# PASSAGE TO READ:
# # #

RFA: Fix PR38785

Fri Mar 6 16:58:00 GMT 2009

On Fri, Mar 6, 2009 at 12:30 AM,  <amylaar@spamcop.net> wrote:
> Quoting Daniel Berlin <dberlin@dberlin.org>:
>
>> Uh
>>
>> +             /* If optimizing for size, insert at most one
>> +                new expression to avoid increasing code size.  */
>> +             if (optimize_function_for_speed_p (cfun)
>> +                 ? (1 || ppre_n_insert_for_speed_p (expr, block,
>> inserts_needed))
>> +                 : EDGE_COUNT (block->preds) - inserts_needed == 1)
>> +               new_stuff |=
>> +                 insert_into_preds_of_block (block,
>> +                                             get_expression_id (expr),
>> +                                             avail);
>>
>> 1 || ?
>
> IIRC this was the place where I initially thought I would have to throttle
> the transformation, from my understanding of what Steven Bosscher
> suggested.  But it didn't really help.  Then I found this other
> place in do_partial_partial_insertion where I had to apply the throttle
> to avoid the exponential explosion.
> That helped quite a lot, and bitmnp with this throttled partial-pre was
> faster even than with partial-pre completely turned off.
> Then I slipped in this "1 ||" before my original call site of
> ppre_n_insert_for_speed_p and asked my collegue to also run an EEMBC run
> for that version, and it turned out that there was no difference in
> performance for any of the EEMBC benchmarks within the accuracy of the
> measurements.  So I left this test disabled.  It still sort-of documents
> what the original idea for the input values for that heuristic was.

# # #

# EXTRACTED INFORMATION:
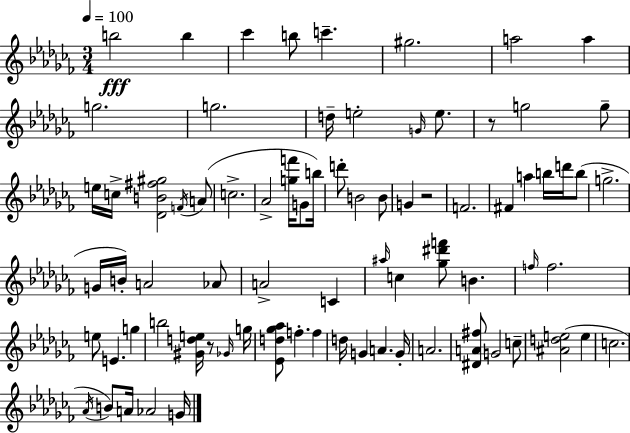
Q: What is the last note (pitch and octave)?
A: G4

# # #

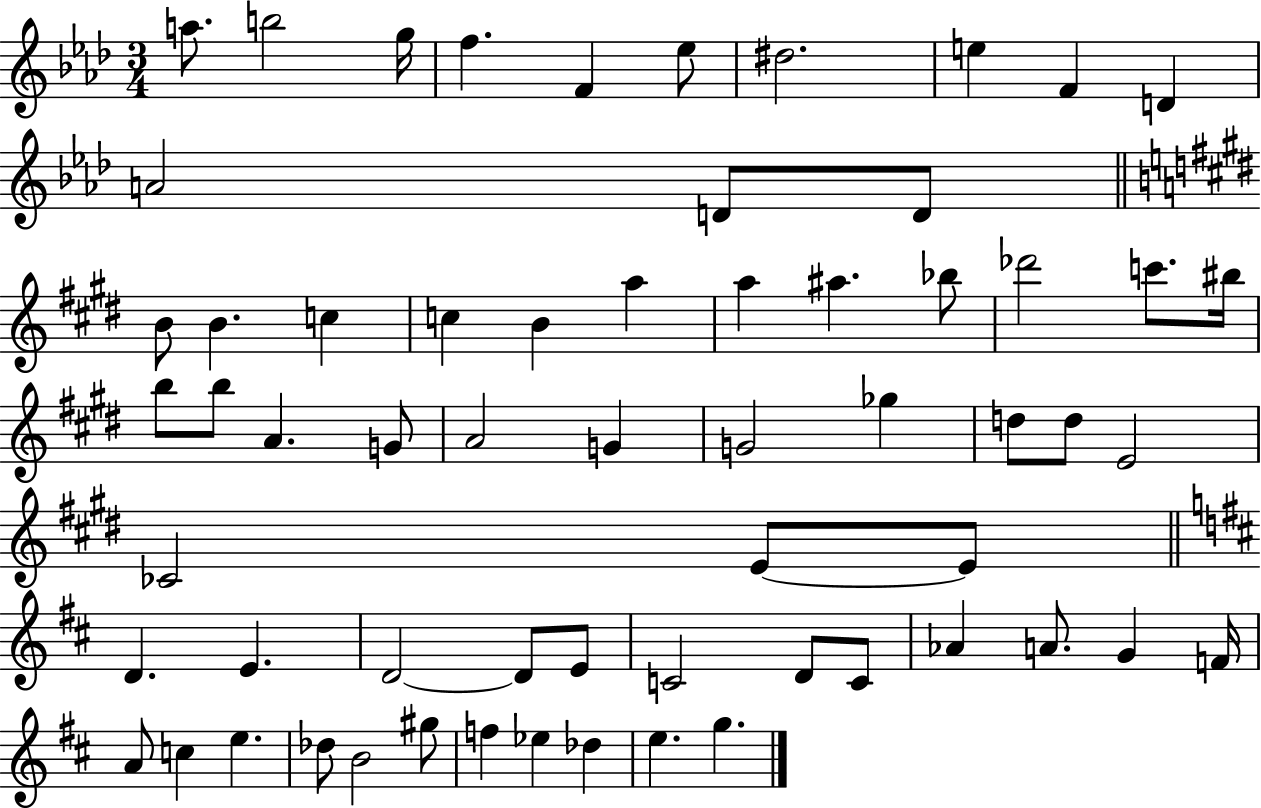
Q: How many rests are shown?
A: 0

# # #

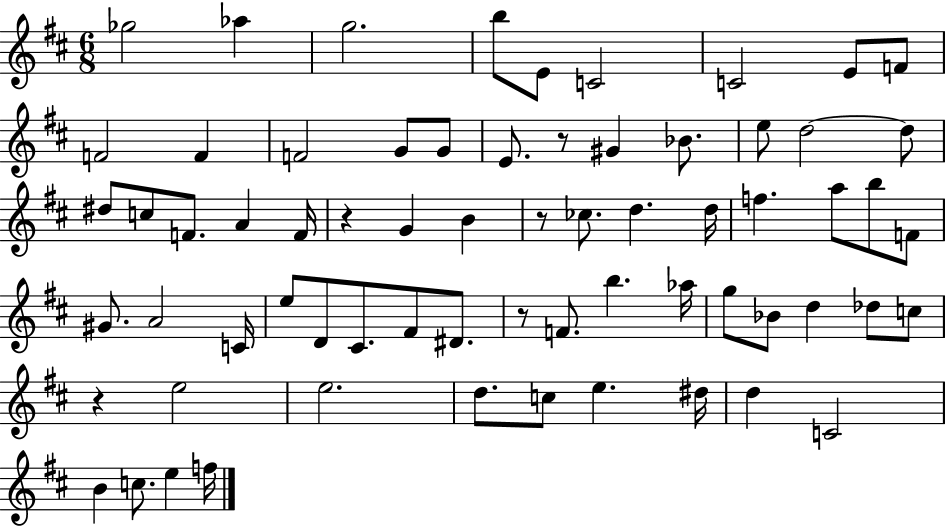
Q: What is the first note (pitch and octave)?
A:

# # #

# WRITTEN TASKS:
1 - Reproduce the part of the PR38785 patch thread that begins at the words "On Fri, Mar" and stops after "inserts_needed == 1)".
2 - Pick up the PR38785 patch discussion after its final sentence and keep writing that email reply.

# TASK ANSWERS:
1 -
On Fri, Mar 6, 2009 at 12:30 AM,  <amylaar@spamcop.net> wrote:
> Quoting Daniel Berlin <dberlin@dberlin.org>:
>
>> Uh
>>
>> +             /* If optimizing for size, insert at most one
>> +                new expression to avoid increasing code size.  */
>> +             if (optimize_function_for_speed_p (cfun)
>> +                 ? (1 || ppre_n_insert_for_speed_p (expr, block,
>> inserts_needed))
>> +                 : EDGE_COUNT (block->preds) - inserts_needed == 1)

2 -
> It would be interesting if someone could find out if that site is actually
> a useful place for this or another heuristic.
>
>> BTW, I find it mildly humorous that RTL level PRE, if improved, would
>> do exactly what i separated out into an option as partial-partial PRE.
>> (because RTL level PRE is a complete PRE).
>
> I don't think that is the case.
It's provable.
What is called "partial partial PRE" is simply partial availablity +
partial anticipation.
LCM, which RTL PRE uses, does this by default, there is no way to turn
it off or remove it from the calculations.
Since RTL PRE has no cost metric at all, if the scanning was improved
to actually work sanely, it would indeed perform exactly the
optimizations you are turning off here.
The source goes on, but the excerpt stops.